Sometimes I find out about somebody who often has interesting things to say, I would like to know what this person writes, not just on one forum but everywhere.

What if we would post everything we had to say on our own blogs? Would it be possible to recreate the forum experience (easy to follow discussions, only one place to go for topical discussions) with the content coming from blogs? Could we get the advantages of both blogs and forums at the same time?

Well partly this is already happening. If you look at ‘Planet’ sites, sites that use the Planet software, such as Planet Java and PlanetRDF, these take a first step into that direction. They aggregate feeds of blogs that talk about one subject. The blogs itself doesn’t have to be purely about one subject, it’s just the posts that are in one of the blog’s categories (related to the planet site) that are being aggregated.
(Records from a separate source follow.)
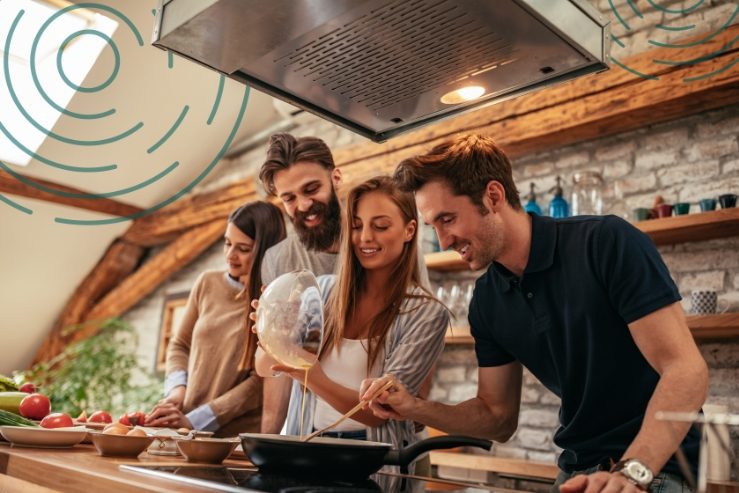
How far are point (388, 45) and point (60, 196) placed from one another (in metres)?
4.45

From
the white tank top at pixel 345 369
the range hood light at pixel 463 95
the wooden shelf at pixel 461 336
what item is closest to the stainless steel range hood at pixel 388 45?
the range hood light at pixel 463 95

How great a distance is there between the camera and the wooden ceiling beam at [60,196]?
539 centimetres

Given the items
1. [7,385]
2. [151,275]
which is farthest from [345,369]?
[151,275]

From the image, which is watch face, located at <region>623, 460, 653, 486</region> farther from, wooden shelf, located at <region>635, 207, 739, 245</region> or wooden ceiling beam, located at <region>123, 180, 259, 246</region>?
wooden ceiling beam, located at <region>123, 180, 259, 246</region>

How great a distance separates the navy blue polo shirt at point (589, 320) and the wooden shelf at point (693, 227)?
1.60 m

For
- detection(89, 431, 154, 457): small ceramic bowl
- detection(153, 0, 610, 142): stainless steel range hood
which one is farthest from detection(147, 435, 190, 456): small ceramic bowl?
detection(153, 0, 610, 142): stainless steel range hood

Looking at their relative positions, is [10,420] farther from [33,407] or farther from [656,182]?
[656,182]

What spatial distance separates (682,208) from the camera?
305 cm

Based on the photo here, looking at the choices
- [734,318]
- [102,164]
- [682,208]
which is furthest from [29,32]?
[734,318]

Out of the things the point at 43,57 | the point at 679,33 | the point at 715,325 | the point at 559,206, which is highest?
the point at 43,57

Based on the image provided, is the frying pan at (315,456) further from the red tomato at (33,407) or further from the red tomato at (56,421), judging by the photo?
the red tomato at (33,407)

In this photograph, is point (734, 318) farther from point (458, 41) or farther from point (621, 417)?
point (458, 41)

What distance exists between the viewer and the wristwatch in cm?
107

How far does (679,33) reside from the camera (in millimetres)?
3398
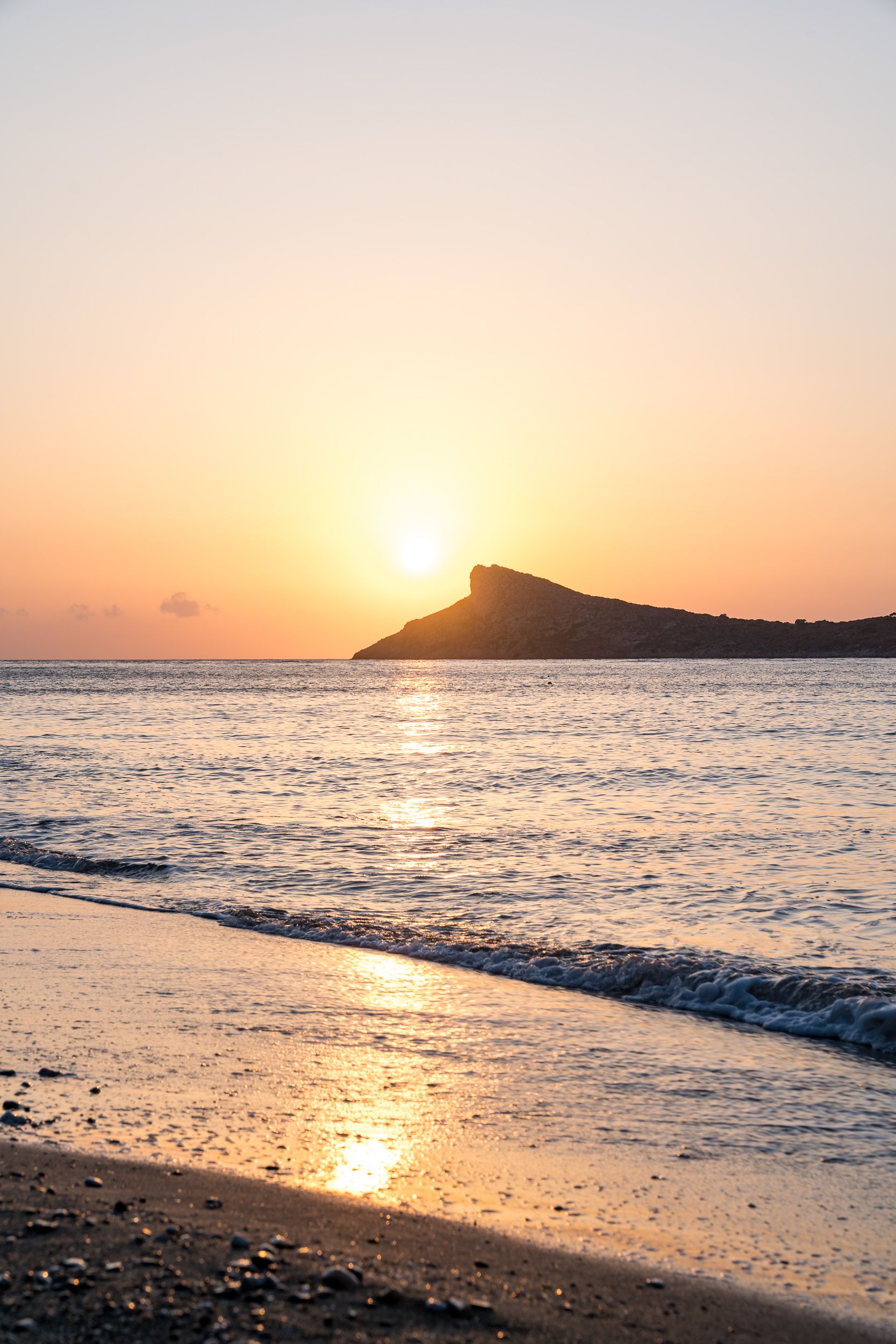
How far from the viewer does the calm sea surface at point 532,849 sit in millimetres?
10312

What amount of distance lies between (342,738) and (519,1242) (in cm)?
3846

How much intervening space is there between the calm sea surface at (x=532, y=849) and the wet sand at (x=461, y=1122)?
1.44 meters

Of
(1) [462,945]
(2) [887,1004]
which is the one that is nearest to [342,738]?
(1) [462,945]

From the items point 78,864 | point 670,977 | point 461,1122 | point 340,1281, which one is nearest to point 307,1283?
point 340,1281

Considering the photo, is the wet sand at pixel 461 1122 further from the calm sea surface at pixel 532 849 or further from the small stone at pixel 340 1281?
the calm sea surface at pixel 532 849

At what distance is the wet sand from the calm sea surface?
4.72 ft

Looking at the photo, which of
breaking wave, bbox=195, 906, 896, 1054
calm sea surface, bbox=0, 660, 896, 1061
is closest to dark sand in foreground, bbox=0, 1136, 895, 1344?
calm sea surface, bbox=0, 660, 896, 1061

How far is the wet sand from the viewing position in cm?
449

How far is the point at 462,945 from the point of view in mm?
11062

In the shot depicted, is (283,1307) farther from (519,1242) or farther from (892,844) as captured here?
(892,844)

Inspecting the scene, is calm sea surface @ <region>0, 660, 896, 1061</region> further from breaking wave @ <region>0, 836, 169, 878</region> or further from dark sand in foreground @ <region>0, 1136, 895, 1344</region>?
dark sand in foreground @ <region>0, 1136, 895, 1344</region>

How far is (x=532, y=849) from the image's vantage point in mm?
16797

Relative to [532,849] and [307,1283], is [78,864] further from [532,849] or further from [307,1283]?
[307,1283]

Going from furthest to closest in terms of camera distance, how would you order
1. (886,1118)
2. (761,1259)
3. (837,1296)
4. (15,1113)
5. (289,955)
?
(289,955), (886,1118), (15,1113), (761,1259), (837,1296)
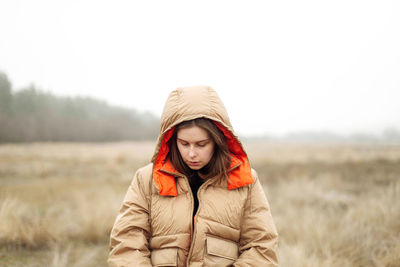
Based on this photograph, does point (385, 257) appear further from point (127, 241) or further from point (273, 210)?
point (127, 241)

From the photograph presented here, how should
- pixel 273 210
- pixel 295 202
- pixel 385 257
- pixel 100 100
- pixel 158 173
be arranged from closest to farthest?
pixel 158 173 < pixel 385 257 < pixel 273 210 < pixel 295 202 < pixel 100 100

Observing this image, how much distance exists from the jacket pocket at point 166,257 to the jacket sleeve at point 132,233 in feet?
0.20

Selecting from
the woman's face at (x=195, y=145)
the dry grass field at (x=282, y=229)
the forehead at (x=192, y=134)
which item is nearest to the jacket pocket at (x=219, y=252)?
the woman's face at (x=195, y=145)

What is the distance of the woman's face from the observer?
5.71 feet

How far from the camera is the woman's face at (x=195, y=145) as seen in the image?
174 centimetres

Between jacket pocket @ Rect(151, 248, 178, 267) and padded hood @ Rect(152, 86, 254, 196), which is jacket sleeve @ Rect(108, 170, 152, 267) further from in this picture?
padded hood @ Rect(152, 86, 254, 196)

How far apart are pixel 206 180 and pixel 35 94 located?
591cm

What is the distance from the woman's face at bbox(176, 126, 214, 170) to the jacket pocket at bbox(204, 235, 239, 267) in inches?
20.5

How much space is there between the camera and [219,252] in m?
1.73

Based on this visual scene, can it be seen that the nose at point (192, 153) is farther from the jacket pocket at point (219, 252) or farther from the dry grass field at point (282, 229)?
the dry grass field at point (282, 229)

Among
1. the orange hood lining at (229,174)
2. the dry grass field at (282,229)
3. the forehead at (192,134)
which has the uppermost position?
the forehead at (192,134)

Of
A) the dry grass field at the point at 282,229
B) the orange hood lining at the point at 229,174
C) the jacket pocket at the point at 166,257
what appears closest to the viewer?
the jacket pocket at the point at 166,257

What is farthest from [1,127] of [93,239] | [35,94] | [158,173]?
[158,173]

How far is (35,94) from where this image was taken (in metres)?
6.12
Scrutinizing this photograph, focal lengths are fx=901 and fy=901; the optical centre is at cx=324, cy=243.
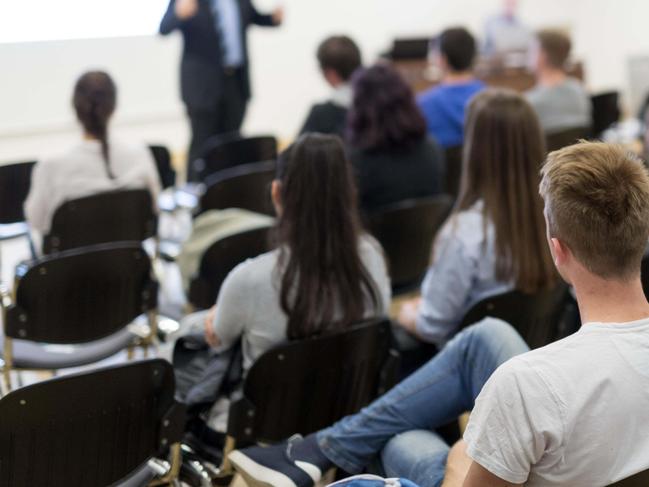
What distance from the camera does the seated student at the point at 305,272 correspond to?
94.0 inches

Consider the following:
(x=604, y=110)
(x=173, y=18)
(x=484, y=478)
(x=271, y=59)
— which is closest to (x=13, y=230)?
(x=173, y=18)

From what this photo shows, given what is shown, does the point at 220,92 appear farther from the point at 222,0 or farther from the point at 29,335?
the point at 29,335

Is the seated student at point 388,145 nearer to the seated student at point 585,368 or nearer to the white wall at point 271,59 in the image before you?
the seated student at point 585,368

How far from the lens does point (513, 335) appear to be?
2.19 m

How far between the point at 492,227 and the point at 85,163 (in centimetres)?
183

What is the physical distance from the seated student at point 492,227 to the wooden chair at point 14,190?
215 cm

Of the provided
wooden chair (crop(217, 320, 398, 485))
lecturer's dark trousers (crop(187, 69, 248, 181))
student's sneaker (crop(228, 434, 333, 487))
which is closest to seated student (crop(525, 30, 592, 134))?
lecturer's dark trousers (crop(187, 69, 248, 181))

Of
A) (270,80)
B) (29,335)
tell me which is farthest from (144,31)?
(29,335)

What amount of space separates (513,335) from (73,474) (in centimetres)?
108

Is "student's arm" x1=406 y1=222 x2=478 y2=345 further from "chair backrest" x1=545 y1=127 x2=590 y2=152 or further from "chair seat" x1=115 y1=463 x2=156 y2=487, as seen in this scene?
"chair backrest" x1=545 y1=127 x2=590 y2=152

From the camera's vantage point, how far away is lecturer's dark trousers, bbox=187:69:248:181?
19.9ft

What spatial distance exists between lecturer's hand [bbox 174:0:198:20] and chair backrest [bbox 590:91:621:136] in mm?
2704

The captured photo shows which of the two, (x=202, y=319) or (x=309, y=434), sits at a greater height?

Many pieces of blog software support this, like WordPress. If you would only be interested in posts about my personal life, you could subscribe to this feed for example, which only lists posts in my “Personal” category.
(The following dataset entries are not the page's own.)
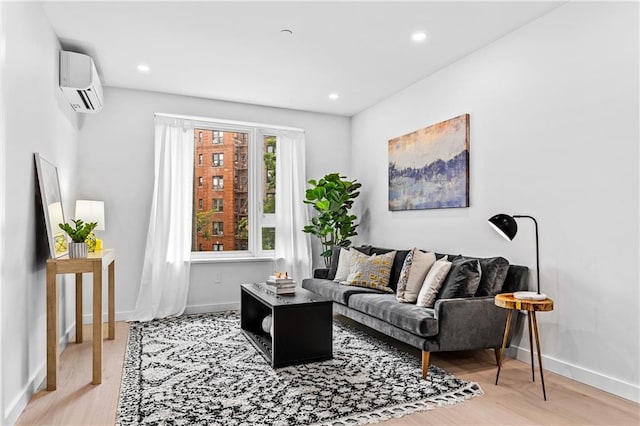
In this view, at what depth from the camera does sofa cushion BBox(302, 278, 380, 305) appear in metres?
4.03

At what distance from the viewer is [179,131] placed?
501cm

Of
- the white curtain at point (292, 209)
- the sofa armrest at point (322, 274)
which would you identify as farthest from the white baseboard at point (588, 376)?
the white curtain at point (292, 209)

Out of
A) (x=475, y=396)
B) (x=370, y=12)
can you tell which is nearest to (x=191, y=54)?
(x=370, y=12)

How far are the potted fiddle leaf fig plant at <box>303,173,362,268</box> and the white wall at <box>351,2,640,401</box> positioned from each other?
1.56 m

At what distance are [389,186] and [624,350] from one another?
2.87m

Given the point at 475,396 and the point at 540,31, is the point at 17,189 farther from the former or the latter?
the point at 540,31

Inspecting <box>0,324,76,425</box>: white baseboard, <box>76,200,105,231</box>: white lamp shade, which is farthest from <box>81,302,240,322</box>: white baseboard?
<box>0,324,76,425</box>: white baseboard

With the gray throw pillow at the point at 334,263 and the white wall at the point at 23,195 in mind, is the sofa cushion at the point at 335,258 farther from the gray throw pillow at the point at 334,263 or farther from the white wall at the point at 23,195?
the white wall at the point at 23,195

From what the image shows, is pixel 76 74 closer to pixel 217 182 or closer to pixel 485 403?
pixel 217 182

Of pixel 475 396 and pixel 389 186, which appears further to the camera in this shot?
pixel 389 186

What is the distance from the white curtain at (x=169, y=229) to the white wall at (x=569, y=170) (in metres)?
3.02

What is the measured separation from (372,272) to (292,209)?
5.64ft

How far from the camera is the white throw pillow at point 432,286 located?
3.29m

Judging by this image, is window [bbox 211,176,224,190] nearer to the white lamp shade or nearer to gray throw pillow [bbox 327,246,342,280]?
the white lamp shade
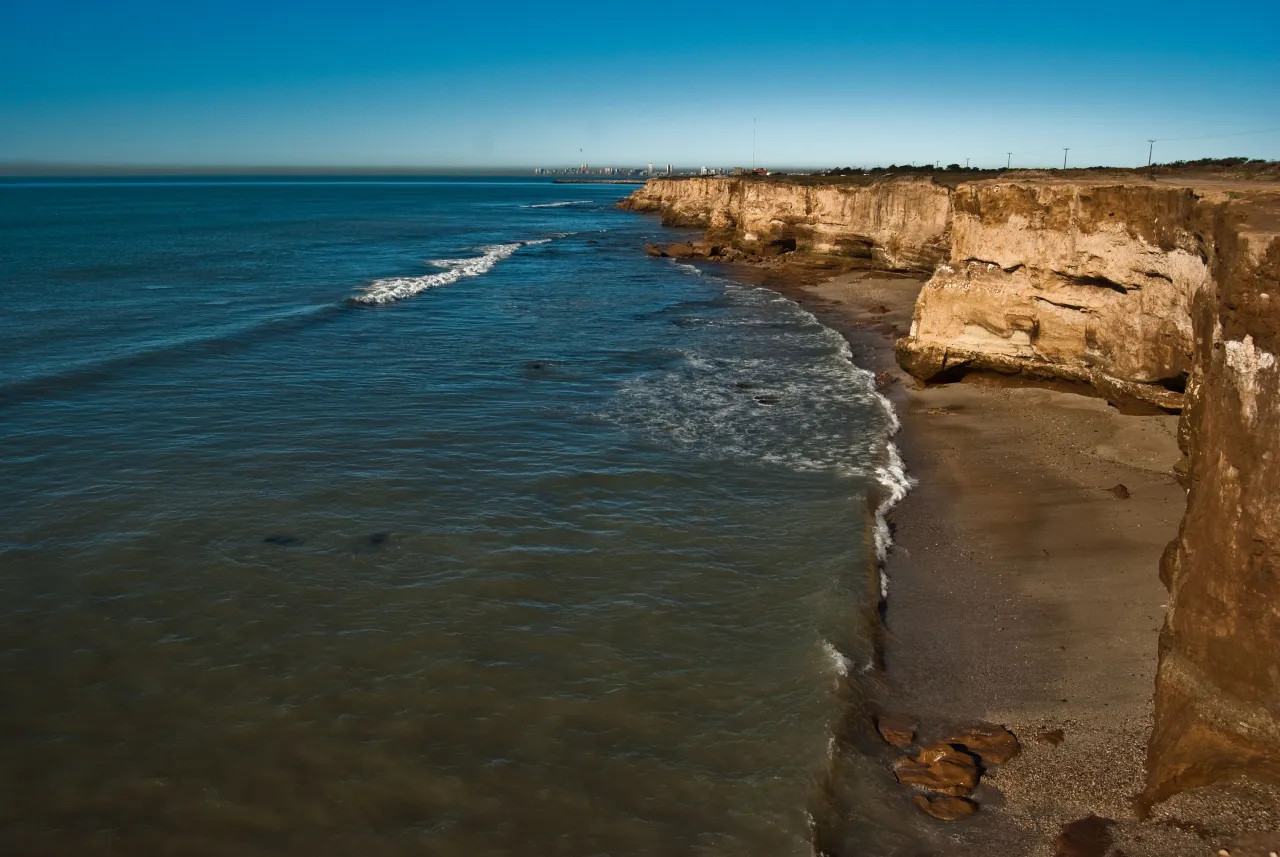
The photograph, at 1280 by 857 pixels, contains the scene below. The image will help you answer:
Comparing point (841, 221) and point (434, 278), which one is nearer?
point (434, 278)

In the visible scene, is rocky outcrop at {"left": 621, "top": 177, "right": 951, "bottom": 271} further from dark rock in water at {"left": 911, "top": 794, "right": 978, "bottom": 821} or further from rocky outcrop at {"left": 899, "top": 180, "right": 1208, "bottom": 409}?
dark rock in water at {"left": 911, "top": 794, "right": 978, "bottom": 821}

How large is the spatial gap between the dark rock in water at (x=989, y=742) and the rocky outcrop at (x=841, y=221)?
101 feet

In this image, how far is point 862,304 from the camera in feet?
112

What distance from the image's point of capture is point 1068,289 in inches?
734

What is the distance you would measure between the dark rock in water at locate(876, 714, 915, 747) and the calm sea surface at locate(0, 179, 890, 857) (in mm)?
529

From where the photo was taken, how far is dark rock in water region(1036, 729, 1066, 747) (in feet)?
27.6

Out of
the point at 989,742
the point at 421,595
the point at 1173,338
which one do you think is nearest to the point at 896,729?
the point at 989,742

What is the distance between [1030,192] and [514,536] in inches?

So what you have on a planet site is basically a big group blog of people talking about the same topic. Great, but still not hardly as convenient as a forum. What we want is grouped discussions, a view on how the discussion started and evolved from there. On these planet sites discussions between the bloggers take place but they’re not easy to find as it’s simply presented as a long stream of posts with no easy way to see links between them.
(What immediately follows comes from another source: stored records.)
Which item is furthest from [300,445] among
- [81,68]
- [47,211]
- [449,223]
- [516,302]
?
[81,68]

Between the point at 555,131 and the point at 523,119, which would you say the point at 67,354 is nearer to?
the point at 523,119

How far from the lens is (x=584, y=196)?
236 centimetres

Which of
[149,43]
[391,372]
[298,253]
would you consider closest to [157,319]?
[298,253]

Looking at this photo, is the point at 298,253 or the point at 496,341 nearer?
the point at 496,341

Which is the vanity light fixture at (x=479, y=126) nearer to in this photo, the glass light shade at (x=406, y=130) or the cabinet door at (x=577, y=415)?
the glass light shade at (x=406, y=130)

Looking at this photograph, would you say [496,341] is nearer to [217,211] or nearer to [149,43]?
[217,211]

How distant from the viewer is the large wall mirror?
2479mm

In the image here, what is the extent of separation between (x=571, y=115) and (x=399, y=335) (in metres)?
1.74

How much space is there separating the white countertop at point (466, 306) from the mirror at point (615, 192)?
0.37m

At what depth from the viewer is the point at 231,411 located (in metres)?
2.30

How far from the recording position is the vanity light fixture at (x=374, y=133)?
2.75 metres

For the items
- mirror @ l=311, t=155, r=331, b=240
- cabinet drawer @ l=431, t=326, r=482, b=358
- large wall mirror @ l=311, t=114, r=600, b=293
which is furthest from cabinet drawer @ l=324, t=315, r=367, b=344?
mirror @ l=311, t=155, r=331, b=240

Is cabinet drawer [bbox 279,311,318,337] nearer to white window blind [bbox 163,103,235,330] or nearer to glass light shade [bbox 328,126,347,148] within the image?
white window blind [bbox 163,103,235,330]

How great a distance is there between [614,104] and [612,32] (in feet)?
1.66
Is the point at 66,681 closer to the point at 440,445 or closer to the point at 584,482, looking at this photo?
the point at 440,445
A site like TechMeme takes a more clever approach. What TechMeme does is aggregate a number of blogs and see what they link to. If they all seem to link to one particular page, that’s apparently something important that’s being talked about there. This popular page (or one post linking to it) is promoted to being a main article and the other blog posts linking to it are grouped with as discussion of the main article. The more people link to the article, the higher it ends up at TechMeme.com. The result of this is actually very interesting. It is very easy to see what’s hot on technology blogs right now. And it feels a lot more like a forum already.

I wonder, wouldn’t it be possible to generalize and improve this idea a bit?

Say you’re very interested in poodles. You got friends who share your obsession and you want to set up some kind of place to discuss them. Instead of starting a regular forum each of you start a blog. This is easy and free. Everybody can start one at for example Blogger. Then you create a website for your poodle website and install this new kind of forum software, that I’ll call Forum 2.0 software for now. In there you can add all your friends’ blogs and it will automatically poll them from time to time to see if there are new posts. The new posts are republished on this central forum and if links between the posts are found a thread-like structure is created from them (a bit like TechMeme). As people in this small blogging club link to posts more they are ranked higher. It now becomes very easy to track discussions about poodles now. As new people find out about this forum they want to join in. They can easily add their blogs too.

In the future it would even be possible to query sites like Technorati to find blogs outside the list that are linking to posts of listed bloggers. Additionaly features can be imagined here. Digg-like features that are also present in forums, like rating topics. Maybe even allowing users to post on their blogs from inside the Forum 2.0 application (this is possible with the different weblog APIs available), this way people don’t even have to leave the application to respond, the forum experience can be exactly the same as in a “Forum 1.0″ application. Still the actual posts are stored on each of the people’s blogs.

In this way you no longer have to cross-post on forums anymore either. You just add your blog to each of the forums you’re interested in and your contributions will appear there automatically.